IN THE SUPREME COURT OF BRITISH COLUMBIA

Citation:

R. v. Scherbey,

 

2018 BCSC 1584

Date: 20180914

Docket: 65701-1

Registry: Chilliwack

Regina

Respondent

v.

Edward John Scherbey

Appellant

Before: The Honourable Mr. Justice Cullen

On appeal from:  An order of the Provincial Court of British Columbia,
dated December 12, 2016 (R. v. Scherbey, Chilliwack File No. AH88436714)

Addendum to Reasons for Judgment

Counsel for the Respondent:

P. Blessin

Agent for the Appellant:

J. Maddock

Place and Date of Hearing:

Chilliwack, B.C.
August 14, 2017

Place and Date of Judgment:

Vancouver, B.C.
September 14, 2018


 

[1]             This is an addendum to my Reasons for Judgment dated September 15, 2017, indexed at 2017 BCSC 1638.

BACKGROUND

[2]             On August 14, 2017, I granted the right of audience to Mr. J. Maddock to appear at and present arguments on behalf of the appellant at his appeal from a conviction for speeding on September 9, 2015. Mr. Maddock acted as the appellant's agent at his trial on August 18, 2016.

[3]             Mr. Maddock is not a practising lawyer. At the appeal, counsel for the Crown opposed his representation of the appellant while acknowledging that it was permissible for him to act as his agent and represent him at the summary trial in respect of the speeding ticket.

Position of the Crown

[4]             The Crown relied on a letter from the Law Society of British Columbia which expressed the view that Mr. Maddock was acting in breach of the Legal Profession Act, S.B.C. 1998, c. 9 [LPA], by purporting to represent Mr. Scherbey at his appeal in the Supreme Court. The Crown also relied on the decision of N. Brown J. in the case of Jones v. Mountain Institution (Warden), 2017 BCSC 1304 [Jones], which dealt with an attempt by a layperson named Parchment to represent three petitioners in applications for habeas corpus.

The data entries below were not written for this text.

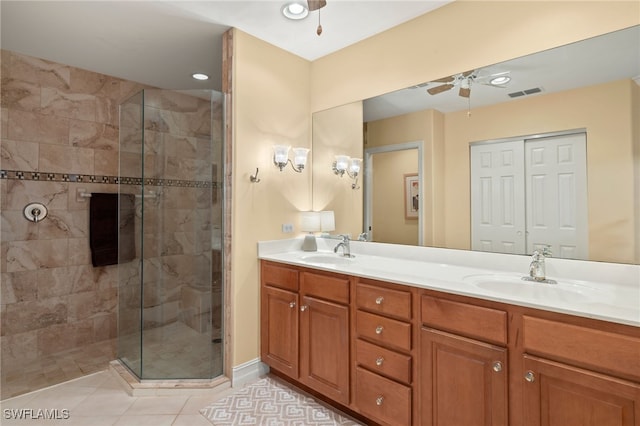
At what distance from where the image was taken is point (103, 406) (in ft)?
6.97

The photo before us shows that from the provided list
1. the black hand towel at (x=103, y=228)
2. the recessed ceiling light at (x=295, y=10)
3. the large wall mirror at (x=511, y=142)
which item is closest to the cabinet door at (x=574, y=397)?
the large wall mirror at (x=511, y=142)

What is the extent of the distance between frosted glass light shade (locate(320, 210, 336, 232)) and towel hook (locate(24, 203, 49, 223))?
2474 mm

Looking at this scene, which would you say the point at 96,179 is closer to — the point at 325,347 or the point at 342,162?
the point at 342,162

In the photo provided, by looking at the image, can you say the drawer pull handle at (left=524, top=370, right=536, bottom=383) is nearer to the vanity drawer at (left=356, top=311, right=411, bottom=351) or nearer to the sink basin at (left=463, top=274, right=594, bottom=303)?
the sink basin at (left=463, top=274, right=594, bottom=303)

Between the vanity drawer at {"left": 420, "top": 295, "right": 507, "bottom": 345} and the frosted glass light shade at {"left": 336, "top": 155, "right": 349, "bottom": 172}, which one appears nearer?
the vanity drawer at {"left": 420, "top": 295, "right": 507, "bottom": 345}

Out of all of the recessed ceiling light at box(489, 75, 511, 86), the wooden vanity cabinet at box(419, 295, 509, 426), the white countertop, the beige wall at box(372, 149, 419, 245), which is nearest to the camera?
the white countertop

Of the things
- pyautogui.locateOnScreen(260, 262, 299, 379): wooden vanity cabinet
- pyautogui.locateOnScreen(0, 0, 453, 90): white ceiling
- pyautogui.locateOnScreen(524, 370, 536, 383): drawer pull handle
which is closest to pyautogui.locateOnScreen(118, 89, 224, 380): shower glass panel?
pyautogui.locateOnScreen(260, 262, 299, 379): wooden vanity cabinet

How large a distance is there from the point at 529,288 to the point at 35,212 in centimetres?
378

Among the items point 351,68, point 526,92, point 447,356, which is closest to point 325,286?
point 447,356

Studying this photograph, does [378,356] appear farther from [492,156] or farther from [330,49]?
[330,49]

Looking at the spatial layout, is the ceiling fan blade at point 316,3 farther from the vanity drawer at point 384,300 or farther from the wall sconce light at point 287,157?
the vanity drawer at point 384,300

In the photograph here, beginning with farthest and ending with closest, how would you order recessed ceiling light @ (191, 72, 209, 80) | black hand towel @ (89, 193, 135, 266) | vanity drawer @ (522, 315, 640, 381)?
recessed ceiling light @ (191, 72, 209, 80)
black hand towel @ (89, 193, 135, 266)
vanity drawer @ (522, 315, 640, 381)

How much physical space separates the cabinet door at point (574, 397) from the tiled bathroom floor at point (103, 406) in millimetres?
1767

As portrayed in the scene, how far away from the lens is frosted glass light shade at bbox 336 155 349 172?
9.00 feet
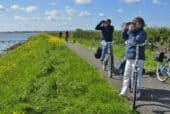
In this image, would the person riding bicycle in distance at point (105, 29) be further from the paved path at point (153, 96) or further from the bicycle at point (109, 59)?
the paved path at point (153, 96)

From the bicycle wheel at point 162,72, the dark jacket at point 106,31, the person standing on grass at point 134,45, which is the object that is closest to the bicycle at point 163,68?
the bicycle wheel at point 162,72

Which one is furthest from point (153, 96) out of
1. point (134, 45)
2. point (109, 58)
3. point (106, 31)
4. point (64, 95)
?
point (109, 58)

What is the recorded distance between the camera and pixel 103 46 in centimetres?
1747

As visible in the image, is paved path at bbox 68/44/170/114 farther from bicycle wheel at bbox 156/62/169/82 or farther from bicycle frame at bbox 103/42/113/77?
bicycle frame at bbox 103/42/113/77

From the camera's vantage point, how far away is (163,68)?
16.3 meters

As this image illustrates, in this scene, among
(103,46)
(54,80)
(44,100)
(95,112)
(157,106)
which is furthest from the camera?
(103,46)

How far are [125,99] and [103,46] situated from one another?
5.49 meters

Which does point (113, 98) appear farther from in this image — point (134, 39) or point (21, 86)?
point (21, 86)

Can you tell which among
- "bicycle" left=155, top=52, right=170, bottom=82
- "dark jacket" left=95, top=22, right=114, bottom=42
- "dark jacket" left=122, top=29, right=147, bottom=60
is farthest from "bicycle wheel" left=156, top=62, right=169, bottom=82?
"dark jacket" left=122, top=29, right=147, bottom=60

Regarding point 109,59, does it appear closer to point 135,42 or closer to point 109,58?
point 109,58

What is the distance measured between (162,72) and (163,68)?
136 millimetres

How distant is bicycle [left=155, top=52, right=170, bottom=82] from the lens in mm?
16003

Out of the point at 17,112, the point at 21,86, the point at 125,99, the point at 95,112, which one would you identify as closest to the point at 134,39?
the point at 125,99

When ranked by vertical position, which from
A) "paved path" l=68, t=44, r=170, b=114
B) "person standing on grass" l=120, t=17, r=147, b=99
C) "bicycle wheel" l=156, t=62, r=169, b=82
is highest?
"person standing on grass" l=120, t=17, r=147, b=99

[5]             In that case, which was somewhat different from the case at bar, Mr. Justice Brown set forth the relevant provisions of the LPA and summarized the law governing circumstances in which non-lawyers may or may not be granted an audience by the court. He set forth s. 15(1) of the LPA which reads as follows:

15   (1) No person, other than a practising lawyer, is permitted to engage in the practice of law, except

(a) a person who is an individual party to a proceeding acting without counsel solely on his or her own behalf,

(b) as permitted by the Court Agent Act,

(c) an articled student, to the extent permitted by the benchers,

(d) an individual or articled student referred to in section 12 of the Legal Services Society Act, to the extent permitted under that Act,

(e) a lawyer of another jurisdiction permitted to practise law in British Columbia under section 16 (2) (a), to the extent permitted under that section,

(f) a practitioner of foreign law holding a permit under section 17 (1) (a), to the extent permitted under that section, and

(g) a lawyer who is not a practising lawyer, to the extent permitted under the rules.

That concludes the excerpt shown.